AAPT’s Conferencing service is protected via separate PINs for hosts and guests. Entry and Exit tones gives the host notice of conference traffic by audibly signalling the arrival of a new participant or the departure of a current participant.
AAPT’s recommended network is based on the GSM standard that includes in-built call encryption and SIM card authentication.
To help prevent or mitigate unauthorised usage, mobile devices can be terminated at a network level, preventing unauthorised calls from a compromised service. AAPT can also organise the blocking of a phone’s IMEI number via the network provider in the event of a phone being lost or stolen. There is no charge to you. If your IMEI number is not listed in the Lost and Stolen Register, AAPT will not be able to block that number. If you later recover your phone, the block is easy to remove and again, there is no charge to you. For further information on IMEI blocking, go to www.lost.amta.org.au
The AAPT IPVPN is built using RFC4364 standard (formerly RFC 4364). The RFC defines an architecture that is a widely accepted and deployed for building IPVPN. The architecture allows routes from different VPNs with overlapping addresses to remain completely private and in separate domains. The architecture leverages multi-protocol BGP to maintain separate tables and distribute routes between Provider Edge equipment.
AAPT maintains separation between all the IPVPNs at the PE and CE level, and it is the customer’s responsibility to maintain security within the LAN and at public demarcation zones. If the LAN or the public demarcation zone were compromised the service could be susceptible. In this situation, AAPT may be able to assist with disabling access to infected sites.
The Internet by its nature is not secure and AAPT does not provide security features in the form of firewalls as part of the IP Line service.
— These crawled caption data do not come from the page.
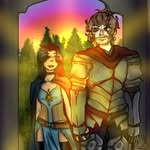 Thor Wilson - @th0r_wilson - Instagram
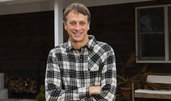 houzz jobs director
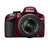 尼康（Nikon）D3200（含AF-S DX 18-105mm f/3.5-5.6G ED VR镜头）单反套机(官方标配)第5张高清大图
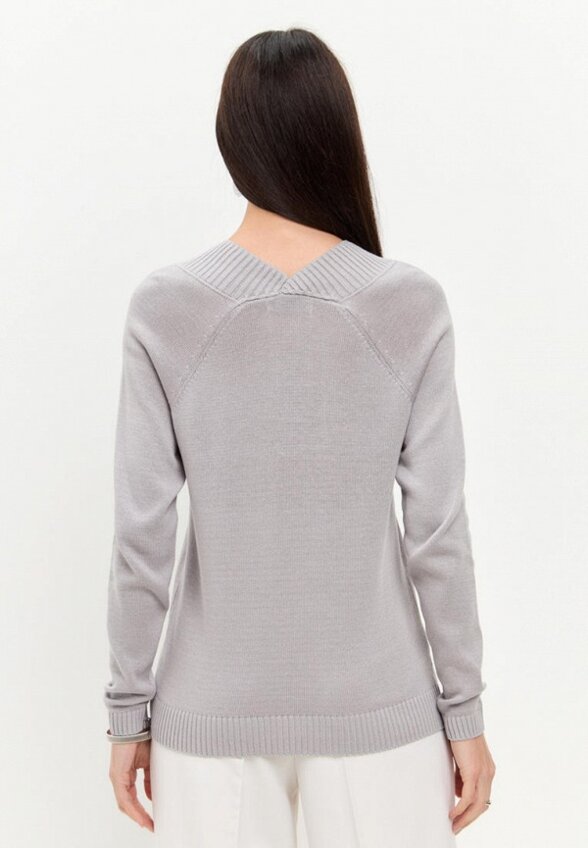 Пуловер Сиринга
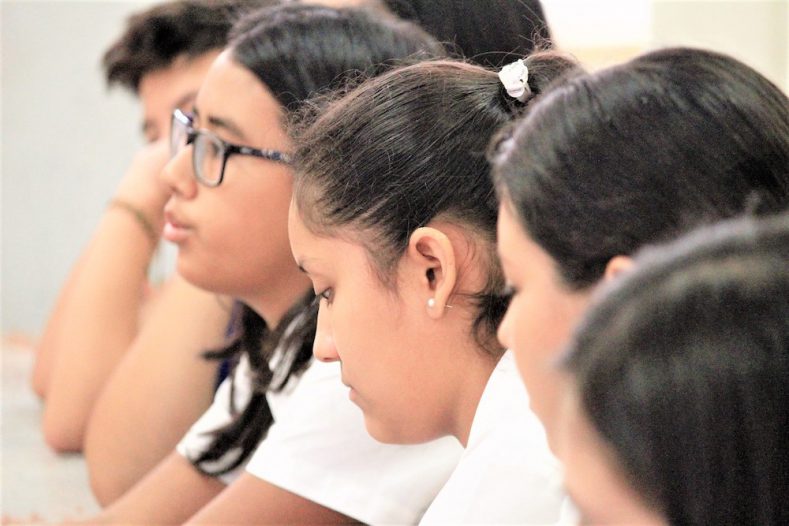 IMM EMBARAZO ADOLESCENTE (3)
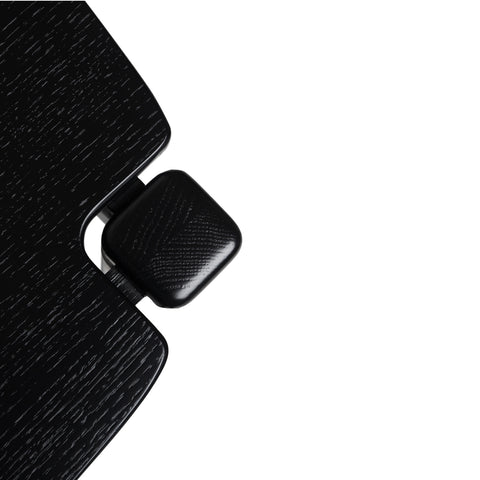 Mesa Cabo Rectangular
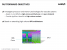 AMD Fastforward Project: Forschung an Stacked- und Two-Level-Memory sowie PIM (1)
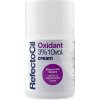 RefectoCil Oxidant 3% cream krémový peroxid 100 ml RefectoCil Oxidant 3% cream krémový peroxid 100 ml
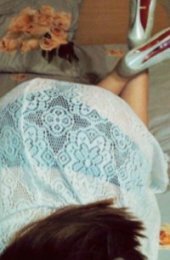 МАРИНА, челябинск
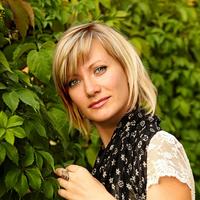 Отзыв от Зинаида - Visa DTV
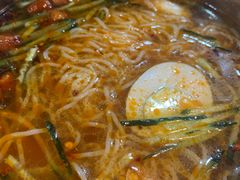 -石记东北风味烤肉店(子固路店)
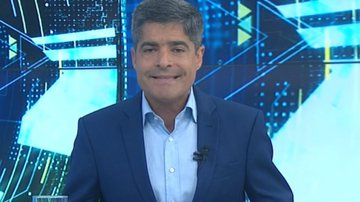 Reprodução/RecordTV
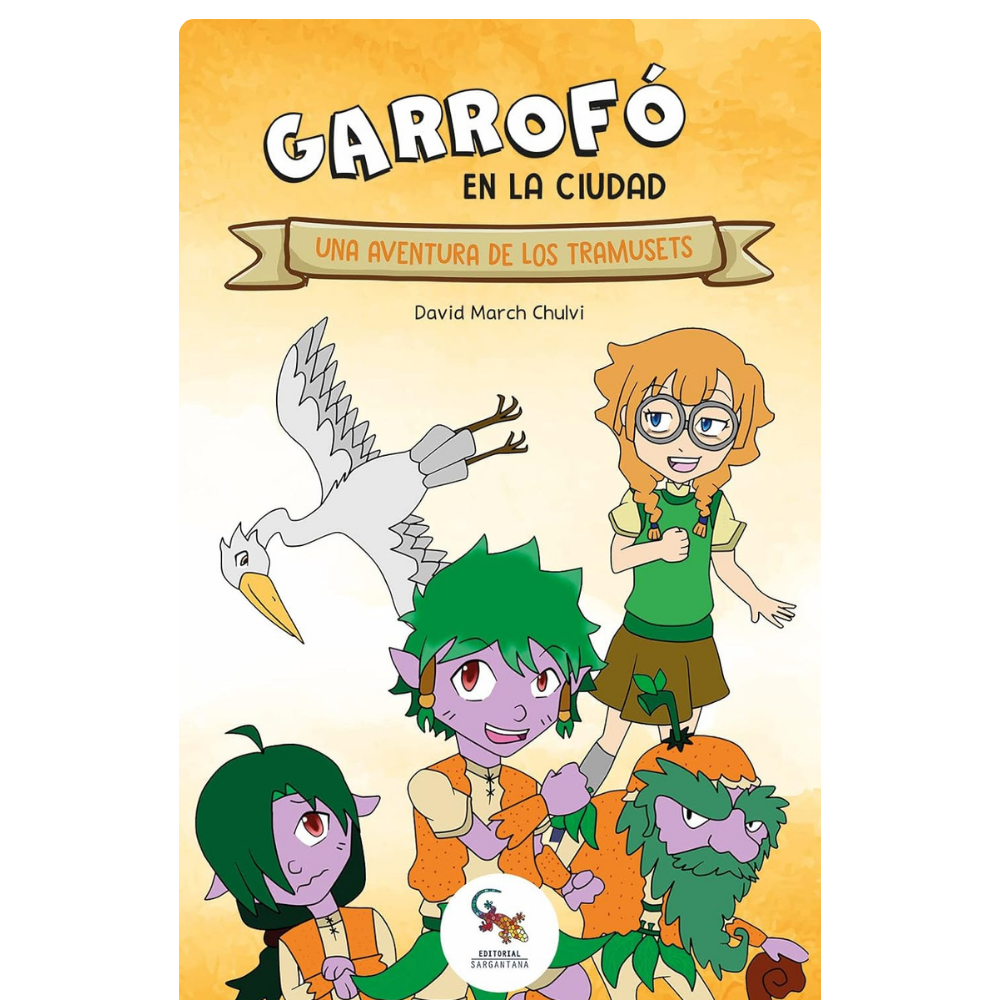 Spanish Read Aloud Paired with Adelante: 5th grade (Unit 9 - El desarrollo económico de las ciudades)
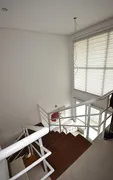 Loft com 2 Quartos à venda, 78m² no Morumbi, São Paulo - Foto 16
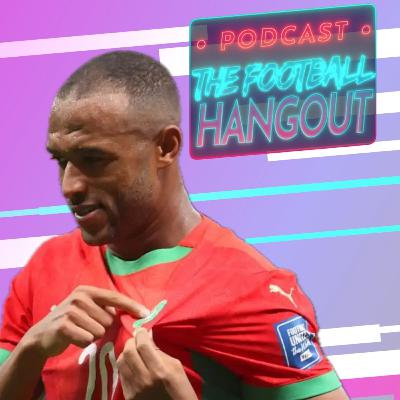 Morocco win AFCON Opener | Aston Villa EPL Chances | Raphinha Hate Morocco win AFCON Opener | Aston Villa EPL Chances | Raphinha Hate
Each customer is responsible for providing any security or privacy protection that it requires for its network and any data stored on those networks or accessed through the service.
In the event of a Denial of Service (DoS) attack, the following process is followed to minimise the impact to our customers. Based on AAPT’s assessment, if there is:
- a minor DoS attack where no AAPT network impact is apparent, but the customer is impacted - and if investigations confirm that the customer is under attack - the AAPT NOC will block the IP addresses as per customer requests. This is initiated through AAPT’s helpdesk fault process.
- a major DoS attack where AAPT Network is impacted - the AAPT NOC will likely receive network alarms and will endeavour to block the source traffic from multiple source addresses.
- a DoS attack causing severe impact to AAPT infrastructure - the NOC may consider blocking traffic to the destination address to stop the DoS instantly and protect AAPT infrastructure.
For the rarer situations where the DoS attack is only coming from one source IP Address, the NOC will endeavour to ‘blackhole’ the source. That is, AAPT will discard/drop incoming traffic without informing the source that the data did not reach its intended recipient.
The AAPT Rebill service is accessed via Telstra's Public Switched Telephone Network Service and Telstra's Public Switched Integrated Digital Network Services. Rebill PSTN & ISDN allows customers to redirect charges for Telstra services which would otherwise appear on a Telstra invoice.
There are various features of the PSTN and ISDN product which can facilitate customer driven security including implementing permanent or automatic call barring for premium services. The customer can also request pin access to control call barring options (service charge applies). In the case of the handling of unwelcome calls and malicious call tracing, AAPT has processes in place to ensure compliance with its regulatory obligations.